What You Need to Know
- Three investors allege Schwab violated its fiduciary duties by overconcentrating Intelligent Portfolios accounts in cash.
- That allegedly caused the plaintiffs and other Schwab clients to lose hundreds of millions of dollars.
- Schwab disclosed in July it took a $200 million regulatory charge related to a SEC probe of the robo-advisor platform.
Charles Schwab was hit with a class-action complaint by three investors who alleged the firm violated its fiduciary duties by “wrongfully overconcentrating” clients’ Schwab Intelligent Portfolios robo-advisor accounts in cash positions that ended up costing them hundreds of millions of dollars.
The complaint, filed Friday in U.S. District Court for the Northern District of California by Lauren Marie Barbiero, Kimberly Jo Lopez and William Kenneth Lopez, alleged that Charles Schwab Investment Advisory, the subsidiary that manages the firm’s robo-advisor program, kept the plaintiffs’ and other clients’ SIP accounts “overconcentrated in cash positions.”
By doing that, Schwab “could maximize its cash sweeps income — and this caused plaintiffs and the proposed class more than half a billion dollars in damages,” the complaint alleged.
Schwab declined to comment on the complaint on Tuesday, noting it does not comment on active litigation.

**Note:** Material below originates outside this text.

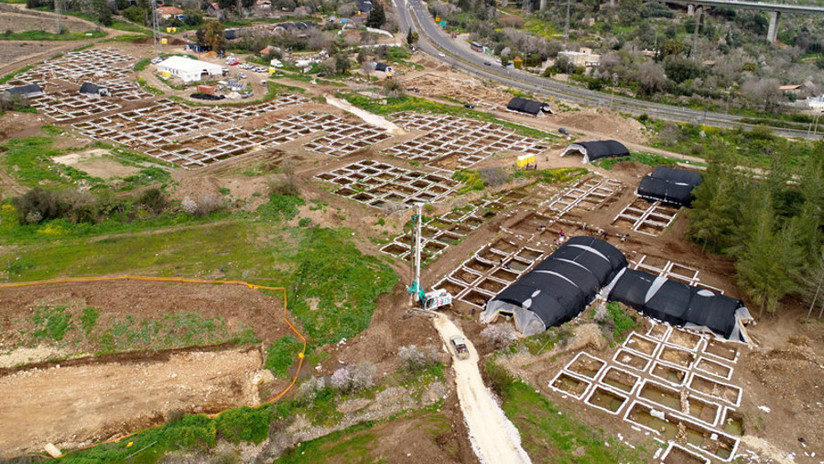 Motza settlement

The plaintiffs and other Schwab clients enrolled in the SIP program “paid hundreds of millions of dollars in unwarranted and unfair cash sweeps to Schwab and collectively missed out on over $500 million in portfolio growth since the inception” of the robo-advisor program, according to the complaint.
The plaintiffs are seeking a preliminary and permanent order of injunctive relief that will enjoin Schwab from “pursuing the acts and practices” in the complaint.
They are also seeking: the “imposition of a constructive trust and an Order granting restitution, disgorgement of ill-gotten profits, and such other equitable relief as the Court deems just and proper”; actual damages; “reasonable” attorneys’ fees, other legal costs; and additional relief “as the Court may deem necessary or appropriate,” according to the complaint.
Cash Sweep Controversy
Schwab disclosed in July that it took a $200 million regulatory charge related to a Securities and Exchange Commission probe of its robo-advisor platform, representing $0.10 per share, in the second quarter.